■ Dataset extract

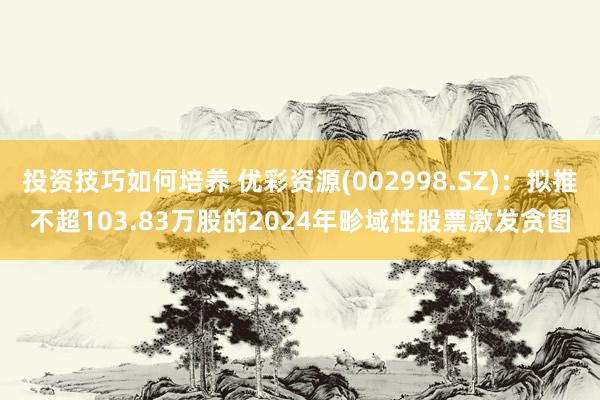 投资技巧如何培养 优彩资源(002998.SZ)：拟推不超103.83万股的2024年畛域性股票激发贪图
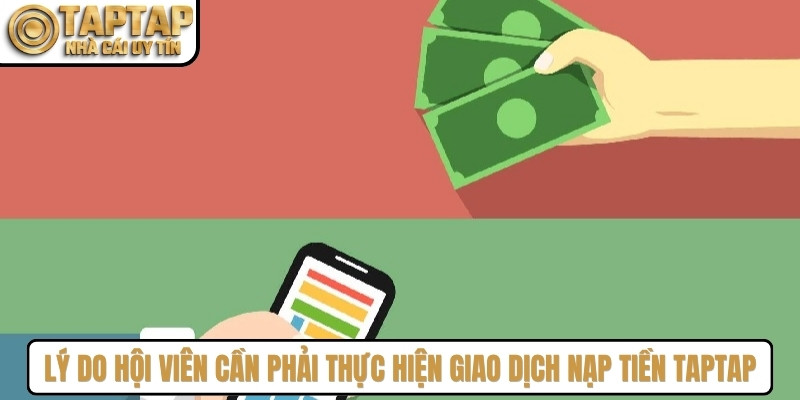 Lý do hội viên cần phải thực hiện giao dịch nạp tiền TAPTAP
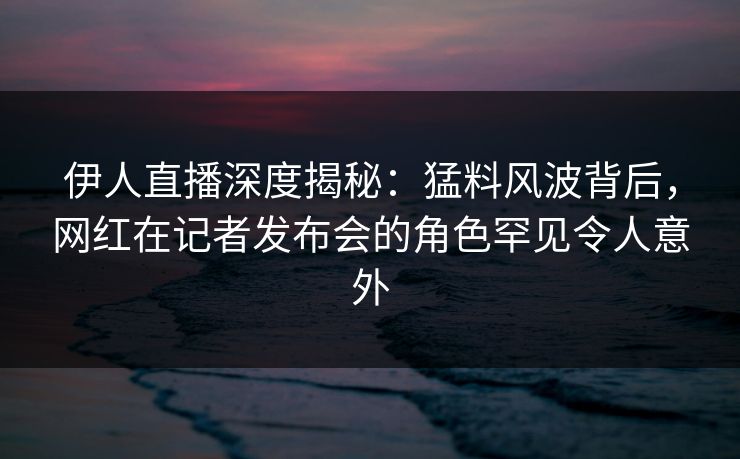 伊人直播深度揭秘:猛料风波背后,网红在记者发布会的角色罕见令人意外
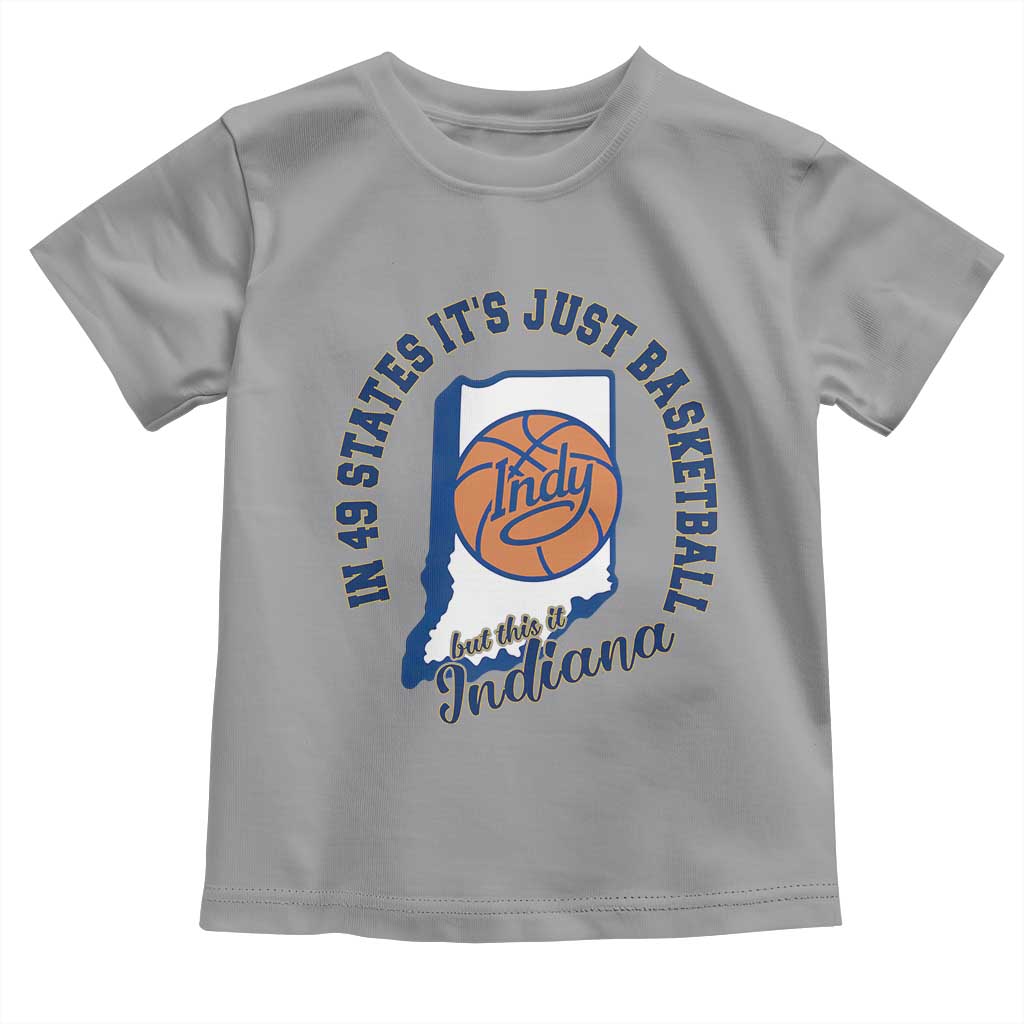 But This Is Indiana Basketball Toddler T Shirt Indy Hoops Pride Sport Lover TS02 Sport Gray Print Your Wear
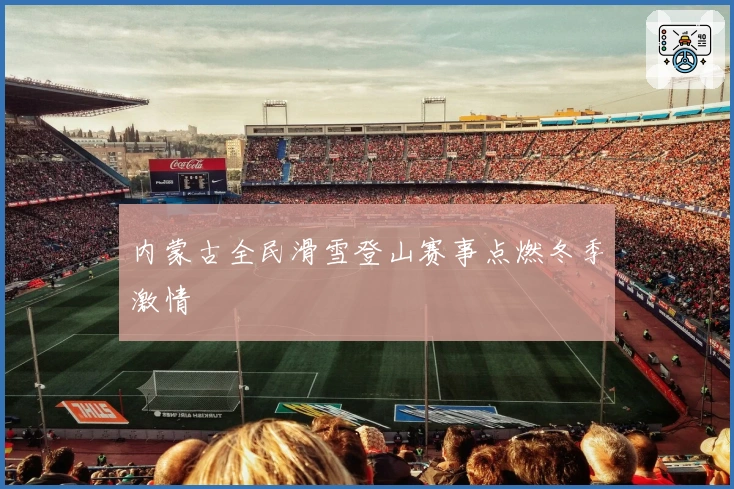 内蒙古全民滑雪登山赛事点燃冬季激情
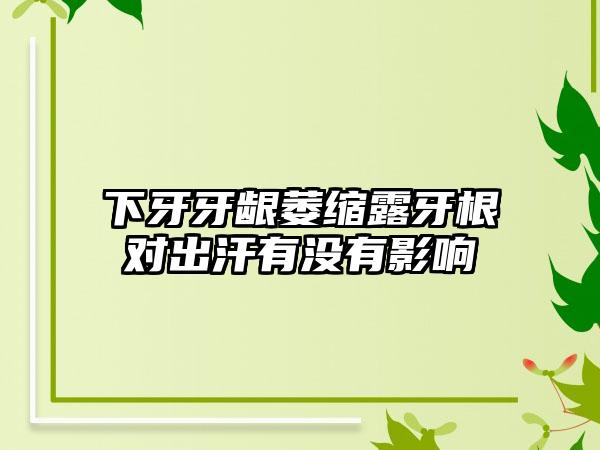 下牙牙龈萎缩露牙根对出汗有没有影响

■ What the task requires
Please give the text of all the records above again, line for line and unchanged, without the pictures.

■ Task result
 投资技巧如何培养 优彩资源(002998.SZ)：拟推不超103.83万股的2024年畛域性股票激发贪图
 Lý do hội viên cần phải thực hiện giao dịch nạp tiền TAPTAP
 伊人直播深度揭秘:猛料风波背后,网红在记者发布会的角色罕见令人意外
 But This Is Indiana Basketball Toddler T Shirt Indy Hoops Pride Sport Lover TS02 Sport Gray Print Your Wear
 内蒙古全民滑雪登山赛事点燃冬季激情
 下牙牙龈萎缩露牙根对出汗有没有影响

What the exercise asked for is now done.